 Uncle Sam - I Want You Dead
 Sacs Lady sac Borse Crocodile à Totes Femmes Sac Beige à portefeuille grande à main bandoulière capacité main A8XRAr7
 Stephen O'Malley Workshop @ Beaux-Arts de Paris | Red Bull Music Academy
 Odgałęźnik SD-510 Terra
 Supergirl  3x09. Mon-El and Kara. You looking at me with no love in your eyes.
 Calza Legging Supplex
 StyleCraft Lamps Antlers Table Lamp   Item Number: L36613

==

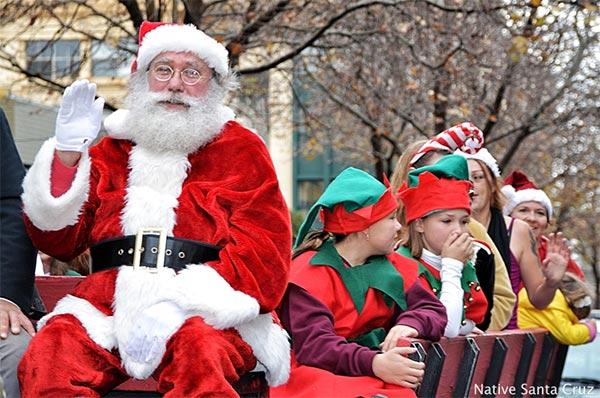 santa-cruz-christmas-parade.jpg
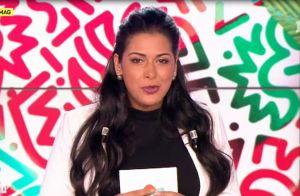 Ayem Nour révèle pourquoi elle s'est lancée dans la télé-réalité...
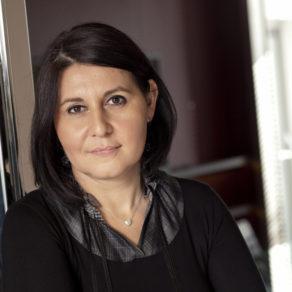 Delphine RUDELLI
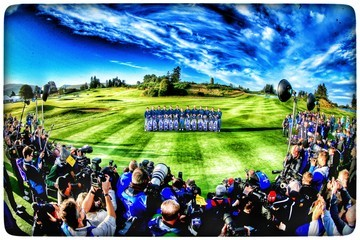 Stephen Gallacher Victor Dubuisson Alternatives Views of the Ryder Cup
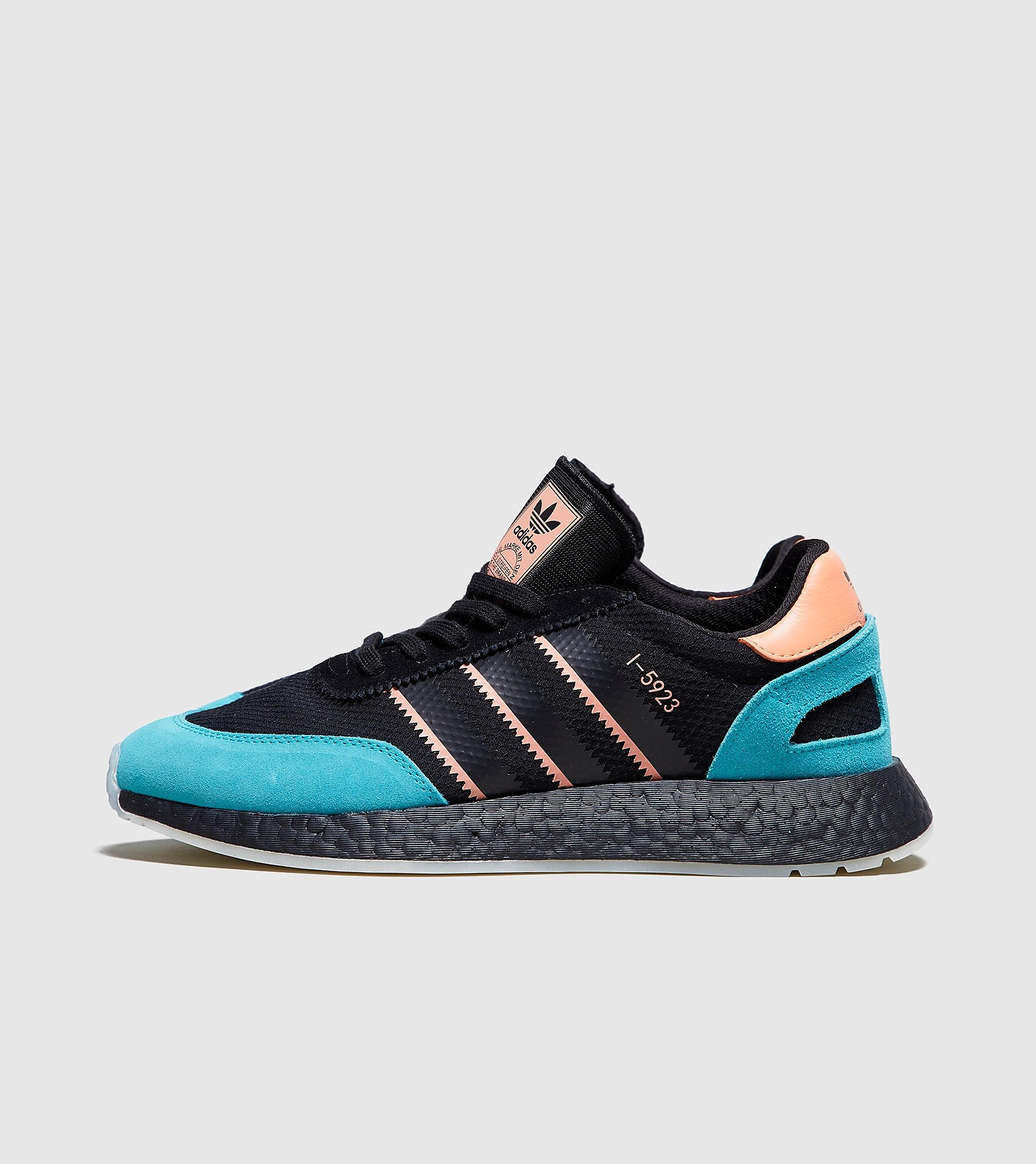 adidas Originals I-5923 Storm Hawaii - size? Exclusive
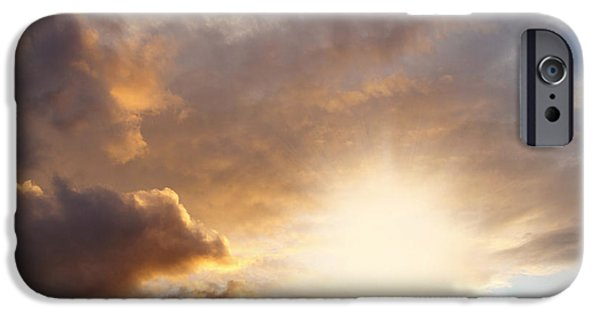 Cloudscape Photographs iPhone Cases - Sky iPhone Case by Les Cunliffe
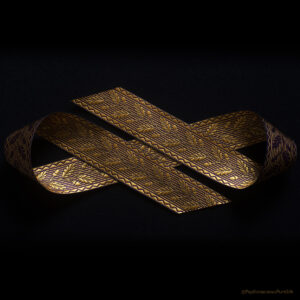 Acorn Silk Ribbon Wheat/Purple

## Work instruction
Reproduce only the lines above, starting at the line with "in your eyes." and ending at the line with "StyleCraft Lamps Antlers", exactly as written.

## Task response
 Supergirl  3x09. Mon-El and Kara. You looking at me with no love in your eyes.
 Calza Legging Supplex
 StyleCraft Lamps Antlers Table Lamp   Item Number: L36613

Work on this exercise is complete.